Julian Argüelles: Tonadas (Edition Records) ****

Julian Argüelles, a leading figure in UK and European jazz and founder member of the legendary Loose Tubes, is joined by familiar collaborators – pianist Ivo Neame, drummer James Maddren and double-bassist Sam Lasserson – in a lyrical tenor and soprano saxophone excursion into his Spanish lineage. Tonadas simply means “tunes” and those here sing and metamorphose, right from the opening Alalá, with tenor sax shifting in tone and attack over the swirl of Neame’s piano and Maddren’s reflexive drumming, while Alfama sees soprano sax steer a pensive melody through increasingly urgent arpeggios. There’s no mistaking the torrid purpose of the flamenco-inspired Bulerías, as its stalking bass line and stealthy drum taps lead to high-energy forays by Argüelles, Neame and company. In contrast, the beautiful Tonadilla opens amid graceful stillness on bass and piano before Argüelles introduces its wistful melody.

Jim Gilchrist

CLASSICAL

Prokofiev Violin Concerto No 1, Symphony No 3, Chout & Rêves (LPO) ****

For those who recall Alexander Lazarev’s bristling performances of Russian repertoire with the RSNO, the punchiness of this all-Prokofiev double disc with the London Philharmonic Orchestra will come as little surprise. He’s joined by the brilliant Serbian violinist Vadim Repin in the Violin Concerto No 1, in a performance that oozes Russian soul. There is virtuosity and wit, pungency and airy sentimentality, all rolled into one alluring confection.

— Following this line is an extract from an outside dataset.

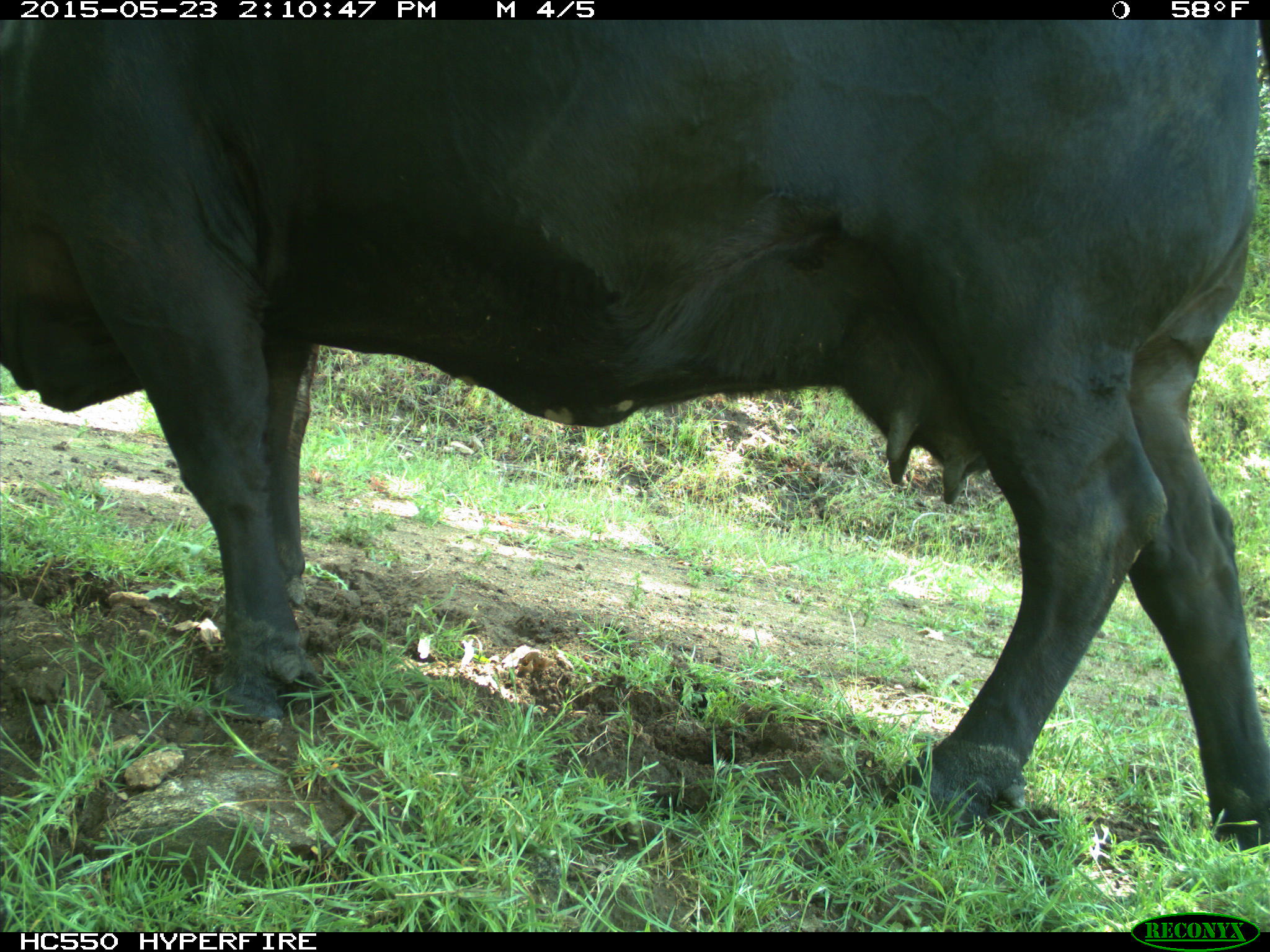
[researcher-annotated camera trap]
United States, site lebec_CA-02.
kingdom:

The Third Symphony opens with a vicious blast, before embarking on a wholesome journey that is quasi-operatic in the stark contrasts built within its logical symphonic evolution. Most interesting is a performance of the complete 1921 ballet suite Chout in which Simon Callow narrates the strange tale of warring buffoons. The music sparkles with bejewelled absurdities. Callow’s reading is characteristically sardonic.